Stangata Agcom a La Zanzara: 150mila euro per “colpa” di Feltri

Vittorio Feltri “costa” 150mila euro a La Zanzara: arriva la stangata dell’Agcom per “hate speech”. La decisione dell’autorità garante per le comunicazioni ha deciso di sanzionare alcune dichiarazioni del direttore de Il Giornale ritenute “suscettibili di diffondere, propagandare o istigare l’odio”. Si riferisce, la decisione dell’Agcom a due frasi in particolare: la prima “ma io gli sparerei in bocca ai musulmani” e la seconda “non mi vergogno affatto di considerare i musulmani razze inferiori”. “Tali affermazioni – si legge nella deliberazione del consiglio dell’autorità garante per le garanzie nelle comunicazioni – sono state ritenute suscettibili di diffondere, propagandare o istigare l’odio e la discriminazione nei confronti di un gruppo di persone, in palese contrasto con l’articolo 21 della Carta dei diritti fondamentali dell’Unione europea”. Il nodo riguarda anche il comportamento dei conduttori, Giuseppe Cruciani e David Parenzo, la cui “condotta nella trasmissione, seppure distinta e differenziata rispetto alle opinioni dell’ospite non ha efficacemente impedito gli effetti di tali affermazioni”. Per la Zanzara, e Radio 24 e quindi il Sole 24 Ore, il conto è salato: 150mila euro da pagare.
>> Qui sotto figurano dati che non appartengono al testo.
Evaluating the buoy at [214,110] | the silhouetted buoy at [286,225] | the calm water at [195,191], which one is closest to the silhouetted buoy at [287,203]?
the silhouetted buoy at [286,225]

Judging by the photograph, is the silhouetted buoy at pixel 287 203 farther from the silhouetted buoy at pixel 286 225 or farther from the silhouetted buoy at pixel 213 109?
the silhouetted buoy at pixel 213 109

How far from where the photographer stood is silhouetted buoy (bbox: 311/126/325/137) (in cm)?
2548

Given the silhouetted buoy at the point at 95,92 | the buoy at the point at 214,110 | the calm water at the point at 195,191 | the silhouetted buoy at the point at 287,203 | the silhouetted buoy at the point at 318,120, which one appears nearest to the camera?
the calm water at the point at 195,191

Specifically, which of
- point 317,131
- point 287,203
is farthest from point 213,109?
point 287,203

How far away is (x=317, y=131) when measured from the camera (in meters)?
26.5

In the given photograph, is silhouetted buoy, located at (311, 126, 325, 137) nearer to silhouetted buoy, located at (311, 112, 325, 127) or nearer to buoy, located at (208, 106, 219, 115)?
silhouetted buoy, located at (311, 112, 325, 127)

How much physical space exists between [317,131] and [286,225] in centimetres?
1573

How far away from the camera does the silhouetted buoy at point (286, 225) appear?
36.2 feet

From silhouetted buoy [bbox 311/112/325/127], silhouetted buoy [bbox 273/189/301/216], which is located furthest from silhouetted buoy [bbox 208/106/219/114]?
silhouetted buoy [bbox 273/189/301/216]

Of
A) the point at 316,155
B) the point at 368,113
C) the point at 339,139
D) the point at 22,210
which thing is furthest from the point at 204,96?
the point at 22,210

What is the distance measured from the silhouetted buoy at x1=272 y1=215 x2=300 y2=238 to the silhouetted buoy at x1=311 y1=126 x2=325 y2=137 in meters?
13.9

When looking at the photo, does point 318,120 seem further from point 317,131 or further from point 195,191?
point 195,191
Ma le conseguenze potrebbero non essere finite. Già, perché il consiglio Agcom ha deciso di inviare tutto l’incartamento all’Ordine dei Giornalisti della Lombardia affinché assuma le “valutazioni disciplinari di competenza”. Non è la prima volta che Vittorio Feltri finirà davanti alla commissione Odg. Già in passato è stato più volte sospeso. Il consiglio Agcom ha votato la delibera-stangata a La Zanzara a stragrande maggioranza, con il solo voto contrario della commissaria Elisa Giomi.